___ ENTRIES SUPPLIED

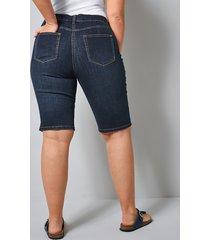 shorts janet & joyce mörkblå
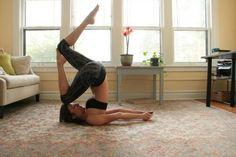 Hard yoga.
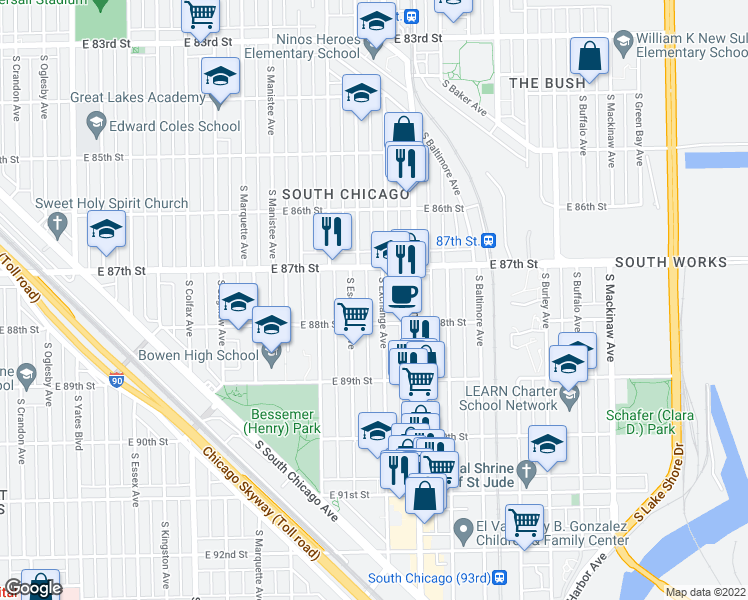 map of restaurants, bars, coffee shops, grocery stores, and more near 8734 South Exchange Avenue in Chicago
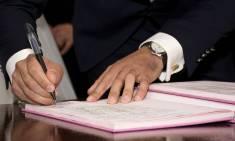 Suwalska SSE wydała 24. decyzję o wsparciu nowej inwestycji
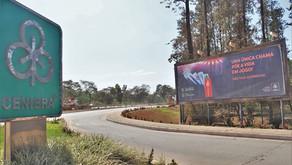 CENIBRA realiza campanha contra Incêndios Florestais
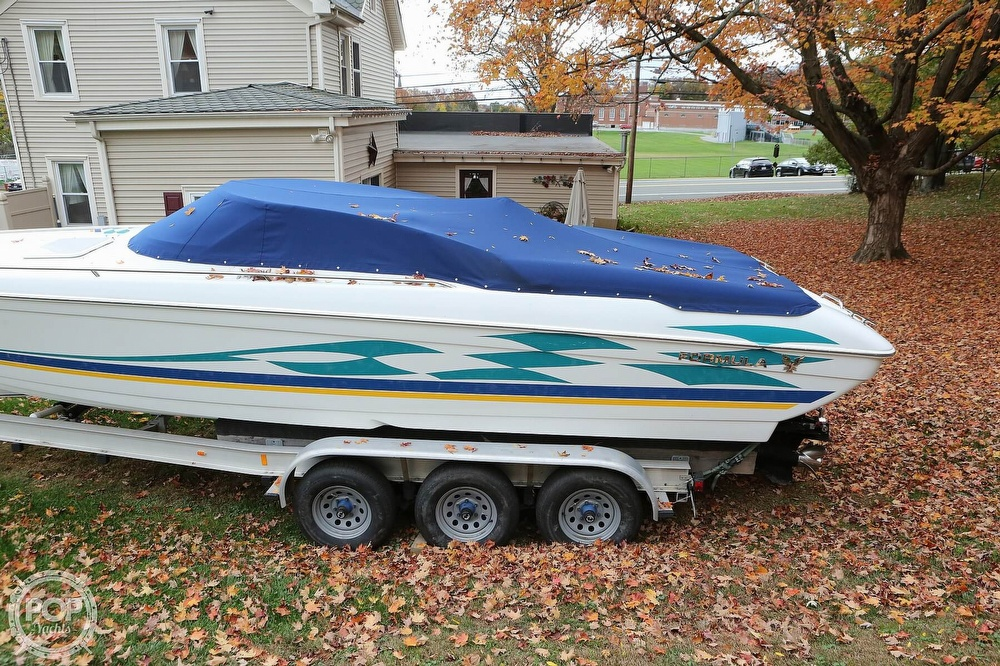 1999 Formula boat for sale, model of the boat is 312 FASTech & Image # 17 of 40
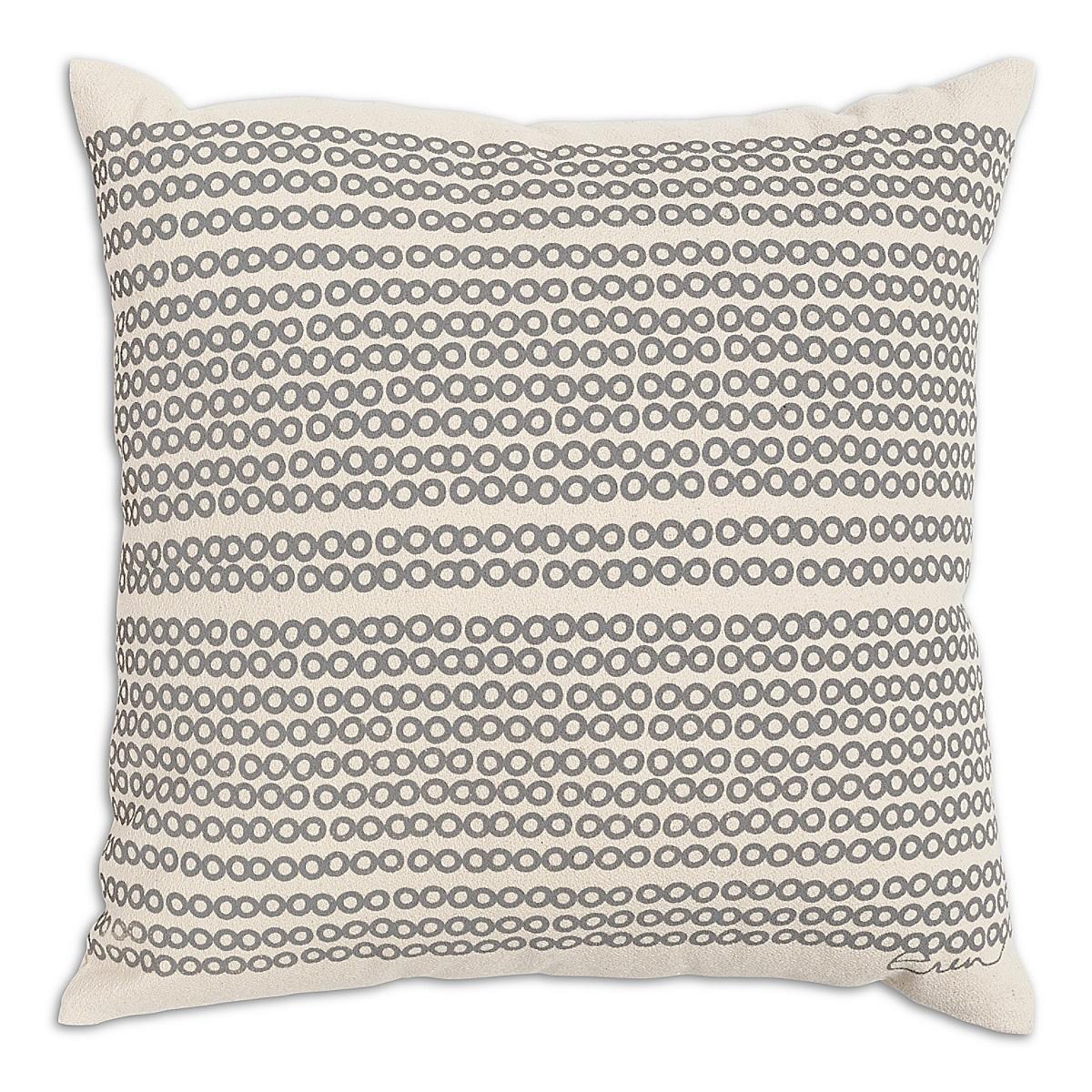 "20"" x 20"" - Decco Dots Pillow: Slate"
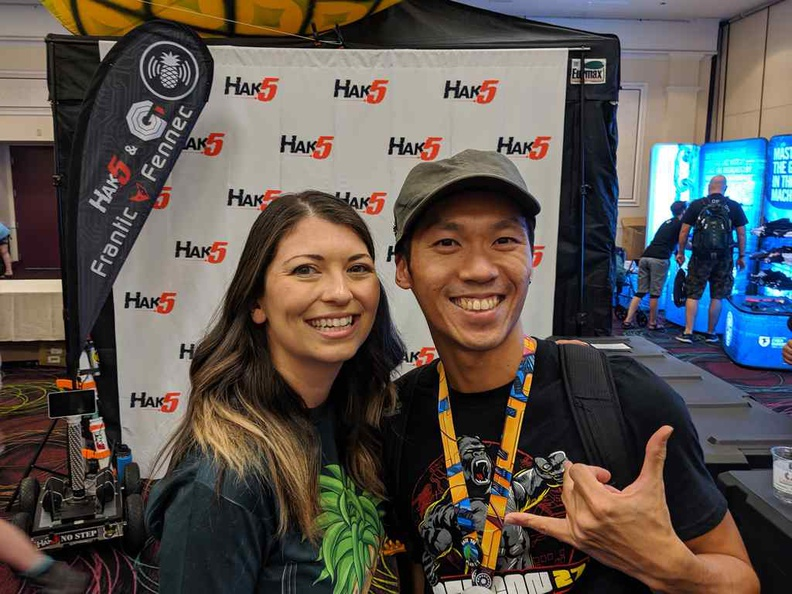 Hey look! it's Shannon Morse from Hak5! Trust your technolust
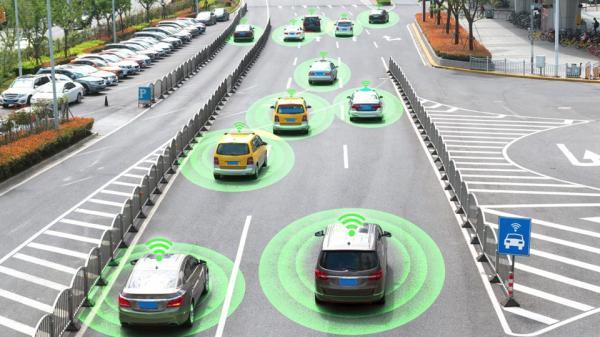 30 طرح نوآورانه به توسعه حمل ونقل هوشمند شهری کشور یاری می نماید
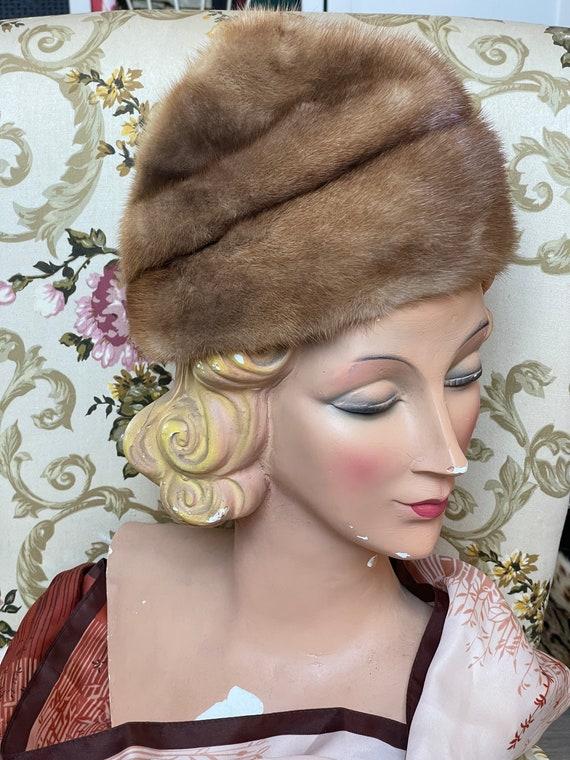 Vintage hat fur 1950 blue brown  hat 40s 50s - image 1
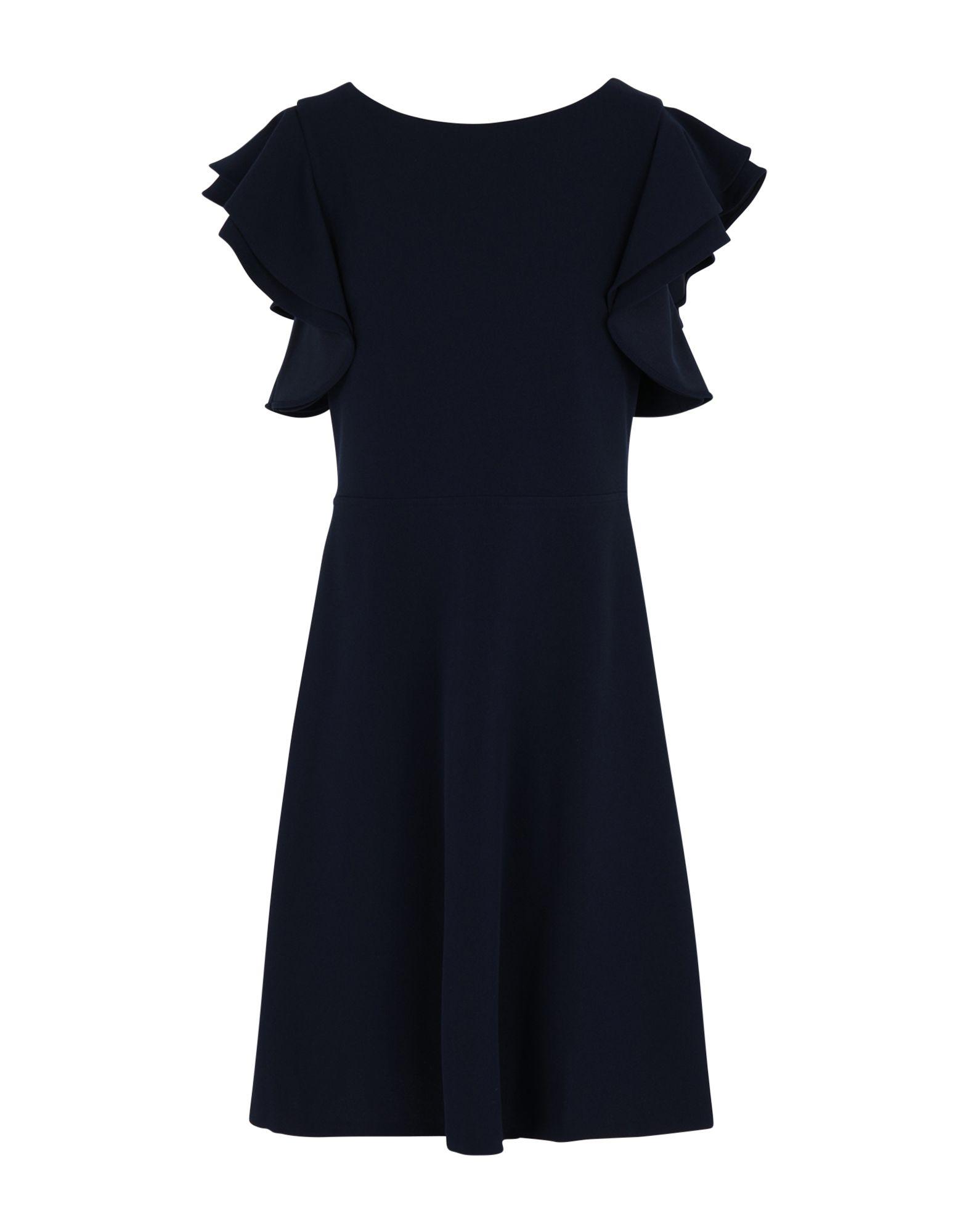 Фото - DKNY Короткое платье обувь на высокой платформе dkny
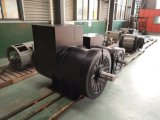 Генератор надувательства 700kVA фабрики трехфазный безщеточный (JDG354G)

______

→ ACTIVITY
Every record above must be copied exactly, and no picture may appear in the copy.

→ RESPONSE TO THE TASK
 shorts janet & joyce mörkblå
 Hard yoga.
 map of restaurants, bars, coffee shops, grocery stores, and more near 8734 South Exchange Avenue in Chicago
 Suwalska SSE wydała 24. decyzję o wsparciu nowej inwestycji
 CENIBRA realiza campanha contra Incêndios Florestais
 1999 Formula boat for sale, model of the boat is 312 FASTech & Image # 17 of 40
 "20"" x 20"" - Decco Dots Pillow: Slate"
 Hey look! it's Shannon Morse from Hak5! Trust your technolust
 30 طرح نوآورانه به توسعه حمل ونقل هوشمند شهری کشور یاری می نماید
 Vintage hat fur 1950 blue brown  hat 40s 50s - image 1
 Фото - DKNY Короткое платье обувь на высокой платформе dkny
 Генератор надувательства 700kVA фабрики трехфазный безщеточный (JDG354G)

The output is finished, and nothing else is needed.